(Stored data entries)
● ● ●

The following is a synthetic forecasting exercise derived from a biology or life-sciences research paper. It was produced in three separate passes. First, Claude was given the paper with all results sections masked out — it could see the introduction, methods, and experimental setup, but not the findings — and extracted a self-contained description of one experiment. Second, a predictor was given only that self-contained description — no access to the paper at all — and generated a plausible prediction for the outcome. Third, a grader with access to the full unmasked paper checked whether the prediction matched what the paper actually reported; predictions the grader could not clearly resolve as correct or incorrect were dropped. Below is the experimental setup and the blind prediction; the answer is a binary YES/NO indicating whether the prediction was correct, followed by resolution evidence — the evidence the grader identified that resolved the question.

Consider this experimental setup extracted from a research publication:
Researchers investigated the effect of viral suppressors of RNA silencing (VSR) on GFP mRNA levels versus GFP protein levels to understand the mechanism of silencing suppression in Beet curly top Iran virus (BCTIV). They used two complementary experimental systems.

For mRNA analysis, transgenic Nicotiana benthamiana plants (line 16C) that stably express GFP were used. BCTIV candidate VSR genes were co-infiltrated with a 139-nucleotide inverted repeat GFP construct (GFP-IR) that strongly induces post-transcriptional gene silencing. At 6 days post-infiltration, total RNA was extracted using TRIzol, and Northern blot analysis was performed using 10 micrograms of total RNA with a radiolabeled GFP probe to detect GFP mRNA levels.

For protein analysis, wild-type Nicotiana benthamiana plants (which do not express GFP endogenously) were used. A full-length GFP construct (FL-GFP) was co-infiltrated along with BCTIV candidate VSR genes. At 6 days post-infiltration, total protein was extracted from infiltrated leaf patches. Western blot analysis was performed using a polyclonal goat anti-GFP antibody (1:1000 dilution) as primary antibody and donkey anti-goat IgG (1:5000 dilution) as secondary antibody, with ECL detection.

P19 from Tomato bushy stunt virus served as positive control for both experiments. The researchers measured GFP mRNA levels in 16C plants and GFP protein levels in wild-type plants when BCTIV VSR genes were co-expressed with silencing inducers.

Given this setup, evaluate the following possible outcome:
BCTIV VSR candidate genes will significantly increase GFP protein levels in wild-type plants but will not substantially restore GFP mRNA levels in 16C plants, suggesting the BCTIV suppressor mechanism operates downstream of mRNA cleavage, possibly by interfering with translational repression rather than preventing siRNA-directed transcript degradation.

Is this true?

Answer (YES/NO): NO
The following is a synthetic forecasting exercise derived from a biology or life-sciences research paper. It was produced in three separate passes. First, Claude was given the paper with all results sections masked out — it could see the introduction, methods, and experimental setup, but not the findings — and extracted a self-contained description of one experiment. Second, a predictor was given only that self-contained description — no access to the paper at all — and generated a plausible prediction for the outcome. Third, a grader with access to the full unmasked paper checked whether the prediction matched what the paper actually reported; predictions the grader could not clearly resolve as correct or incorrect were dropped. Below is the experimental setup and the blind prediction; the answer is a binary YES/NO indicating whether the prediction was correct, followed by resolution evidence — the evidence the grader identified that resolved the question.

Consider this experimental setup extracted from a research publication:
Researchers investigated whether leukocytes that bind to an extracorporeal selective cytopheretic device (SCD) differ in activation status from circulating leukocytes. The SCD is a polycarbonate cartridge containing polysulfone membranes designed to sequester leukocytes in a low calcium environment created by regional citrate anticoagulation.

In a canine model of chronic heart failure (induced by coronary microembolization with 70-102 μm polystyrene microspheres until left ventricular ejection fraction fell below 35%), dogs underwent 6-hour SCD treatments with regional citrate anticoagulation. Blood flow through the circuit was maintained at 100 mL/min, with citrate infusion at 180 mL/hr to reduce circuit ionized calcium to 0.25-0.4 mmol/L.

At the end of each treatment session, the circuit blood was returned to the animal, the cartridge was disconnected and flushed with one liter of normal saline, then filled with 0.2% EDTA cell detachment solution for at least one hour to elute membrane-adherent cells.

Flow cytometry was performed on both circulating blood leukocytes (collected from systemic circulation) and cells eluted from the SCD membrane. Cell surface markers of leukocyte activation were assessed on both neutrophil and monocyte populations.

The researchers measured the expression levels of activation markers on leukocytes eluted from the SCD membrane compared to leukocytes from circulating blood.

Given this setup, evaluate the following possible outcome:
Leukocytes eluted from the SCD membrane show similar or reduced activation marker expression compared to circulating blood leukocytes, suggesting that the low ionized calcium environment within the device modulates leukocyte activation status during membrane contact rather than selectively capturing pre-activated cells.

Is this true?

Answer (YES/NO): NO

● ● ●

» WORK ORDER: Bring together every line in the entries that holds the string "leukocytes".

» WRITTEN SOLUTION:
Researchers investigated whether leukocytes that bind to an extracorporeal selective cytopheretic device (SCD) differ in activation status from circulating leukocytes. The SCD is a polycarbonate cartridge containing polysulfone membranes designed to sequester leukocytes in a low calcium environment created by regional citrate anticoagulation.
Flow cytometry was performed on both circulating blood leukocytes (collected from systemic circulation) and cells eluted from the SCD membrane. Cell surface markers of leukocyte activation were assessed on both neutrophil and monocyte populations.
The researchers measured the expression levels of activation markers on leukocytes eluted from the SCD membrane compared to leukocytes from circulating blood.
Leukocytes eluted from the SCD membrane show similar or reduced activation marker expression compared to circulating blood leukocytes, suggesting that the low ionized calcium environment within the device modulates leukocyte activation status during membrane contact rather than selectively capturing pre-activated cells.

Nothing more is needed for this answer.